Every year around this time in high school, college, and professional stadium locker rooms all across America, football teams gather and pray that God will help them to win the game.  Needless to say, at the end of each game, one team is sorely disappointed.

Does that mean that God favored the winning team and granted them victory because they prayed harder and more earnestly? Of course, the answer is “No.” God does not choose sides. 

God expresses equally as all creation, thus God is present in equal measure through each player on both teams. The ways in which each team collectively expresses God through athletic ability, strategic planning and teamwork determine the outcome of the game.

The same is true in each of our lives. God is fully present in and as each of us. Our life experiences manifest in alignment with our decisions to, or not to, recognize, realize and utilize the power of God in our lives.

If you find yourself praying to God for some special dispensation, STOP! 

You only need to realize that God is your ever-present reality moving and working through every aspect of your life. You are always at choice about how you will use the power of God within you.

Prayer changes us at the level of our consciousness; it does not change God. When our consciousness is transformed through prayer, so is our life.
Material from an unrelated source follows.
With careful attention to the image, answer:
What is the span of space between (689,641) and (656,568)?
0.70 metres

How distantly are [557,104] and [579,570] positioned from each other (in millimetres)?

This does not necessarily mean that every condition in our lives, which we judge as “negative,” will change. It does mean that the way we perceive and respond to our life conditions will change.

If we enter into prayer for the purpose of changing a condition or determining outcome, we pray amiss. The purpose of true prayer is to remove our attention from the conditions of the world and center ourselves in the awareness of God abiding in the heart, to allow God to inform our perspective and inspire our actions.


This Sunday I will continue with my three-part series of lessons on prayer. Please join us at 10:00 as we explore how and why we pray for others.

1 comment :

  1. I have always wondered this when I see a ball player genuflect or make the sign of the cross after scoring a touchdown or hitting a home run: if a person prays amiss to a false god, do the two cancel each other out? If some thinks an action helps them, does it? Does thinking something is true make it so? Well, yes...but no...that's as definitive as I can get.